Causou a maior perplexidade a quase unanimidade a favor do atual e desnecessário estado de emergência, no Conselho de Estado e, posteriormente, na Assembleia da República.

Segundo veio a público na comunicação social – e nunca foi desmentido —, no Conselho de Estado, a proposta marcelista de instauração do estado de emergência apenas terá enfrentado o desacordo de Domingos Abrantes, do PCP. Todos os outros conselheiros terão considerado que, para combater a pandemia de coronavírus, seria essencial (ou aceitável) suspender dos direitos dos trabalhadores à greve, suspender os direitos de reunião e de manifestação, do direito de resistência ativa ou passiva.

No Parlamento, o estado de emergência foi aprovado por uma larga maioria, desde a extrema-direita ao Bloco de Esquerda. Apenas se abstiveram o Partido Comunista Português, os 2 deputados de Os Verdes, o deputado da Iniciativa Liberal (direita) e a deputada Joacine Moreira.

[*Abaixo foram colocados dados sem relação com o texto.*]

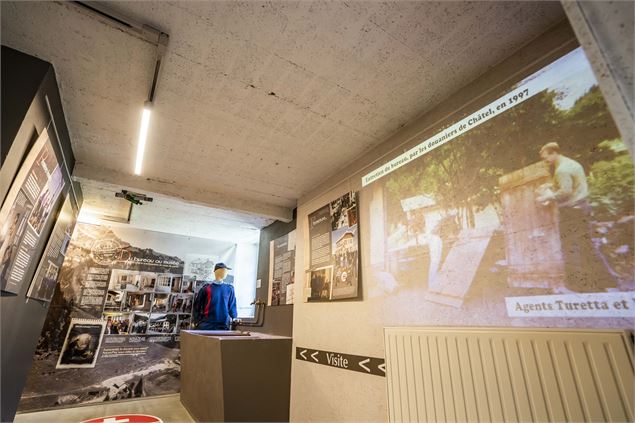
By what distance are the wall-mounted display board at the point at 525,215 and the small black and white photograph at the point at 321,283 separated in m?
0.79

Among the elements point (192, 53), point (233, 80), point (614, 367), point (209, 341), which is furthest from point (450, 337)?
point (209, 341)

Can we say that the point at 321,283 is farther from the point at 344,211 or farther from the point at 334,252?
the point at 344,211

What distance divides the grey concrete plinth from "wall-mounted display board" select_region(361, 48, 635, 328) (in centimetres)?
160

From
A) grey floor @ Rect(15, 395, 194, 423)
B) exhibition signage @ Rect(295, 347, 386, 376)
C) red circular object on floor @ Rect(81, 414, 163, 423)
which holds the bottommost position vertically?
grey floor @ Rect(15, 395, 194, 423)

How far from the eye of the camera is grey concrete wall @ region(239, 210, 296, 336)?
3579mm

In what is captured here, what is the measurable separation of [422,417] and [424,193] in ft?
4.37

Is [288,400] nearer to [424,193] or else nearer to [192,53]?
[424,193]

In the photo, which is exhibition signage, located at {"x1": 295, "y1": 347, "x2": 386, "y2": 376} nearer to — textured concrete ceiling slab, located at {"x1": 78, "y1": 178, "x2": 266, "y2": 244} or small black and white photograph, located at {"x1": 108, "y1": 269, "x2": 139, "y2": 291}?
textured concrete ceiling slab, located at {"x1": 78, "y1": 178, "x2": 266, "y2": 244}

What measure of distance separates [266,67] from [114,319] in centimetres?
468

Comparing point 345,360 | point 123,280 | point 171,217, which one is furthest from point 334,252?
point 123,280

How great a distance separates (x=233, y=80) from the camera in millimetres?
1913

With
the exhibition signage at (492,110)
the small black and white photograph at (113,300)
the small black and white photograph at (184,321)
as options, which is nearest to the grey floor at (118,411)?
the small black and white photograph at (184,321)

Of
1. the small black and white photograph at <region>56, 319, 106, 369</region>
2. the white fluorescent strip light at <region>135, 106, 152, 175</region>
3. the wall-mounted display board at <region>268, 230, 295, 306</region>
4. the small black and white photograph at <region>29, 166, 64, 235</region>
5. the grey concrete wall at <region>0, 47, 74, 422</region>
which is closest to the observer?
the grey concrete wall at <region>0, 47, 74, 422</region>

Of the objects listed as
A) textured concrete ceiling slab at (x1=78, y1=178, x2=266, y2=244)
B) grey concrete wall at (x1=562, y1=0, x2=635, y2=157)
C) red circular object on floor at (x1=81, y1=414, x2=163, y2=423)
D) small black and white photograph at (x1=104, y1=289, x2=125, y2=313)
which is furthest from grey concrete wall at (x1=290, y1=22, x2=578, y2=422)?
small black and white photograph at (x1=104, y1=289, x2=125, y2=313)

Estas limitações em nada ajudam a combater a pandemia de coronavírus, pois os trabalhadores já estão a fazer esforços sobre-humanos para responder à pandemia, assumindo riscos e não regateando trabalho. E, de uma forma geral, a população tem cumprido o seu dever de distanciamento social, respeitando as orientações das autoridades de saúde.

De Marcelo Rebelo de Sousa não admira que venham pulsões autoritárias. Direita e extrema direita sempre foram vetores do vírus do autoritarismo que, para eles, nunca é de mais, quando se trata de retirar direitos a quem trabalha e de aumentar a exploração.

Mas já é preocupante ver algumas individualidades que têm uma história na esquerda portuguesa, que respeito, alinharem num suposto “consenso nacional”, em que, para combater o coronavírus, seria preciso suspender direitos constitucionais fundamentais. E isto, no preciso momento em que se antecipa uma grave crise social, circunstância em que o direito à greve, por exemplo, será uma indispensável arma de defesa dos trabalhadores.

Agora, surge o argumento de que, afinal, o direito à greve e alguns outros não terão sido suspensos. Apenas está escrito que o governo poderá suspendê-los… Argumento piedoso, que será destroçado ao primeiro embate com a realidade. De facto, o problema é ter dado ao Governo essa possibilidade que a utilizará quando as lutas do trabalho colocarem em causa os interesses do capital.

Veja-se o que se passou com a greve dos estivadores, sujeita a uma requisição civil quando esta luta justíssima em nada perturbava o combate ao coronavírus. E, ao mesmo tempo, viu-se o governo a nada fazer contra o ilegal lock-out dos patrões das empresas que operam nos portos.

O estado de emergência veio, pois, agravar a limitação de direitos fundamentais quando, mais do que nunca, os trabalhadores devem dispor de instrumentos para enfrentar uma crise social e económica avassaladora.

Não vale a pena cobrir com um falacioso e bem urdido manto argumentativo o erro de quem, em nome da esquerda, aprova o estado de emergência com suspensão dos direitos dos trabalhadores, no atual quadro de crise sanitária. No mínimo, o que há a fazer é não voltar a repetir o erro.

Caso contrário, será chocante e cada vez mais notório que “o rei vai nu”.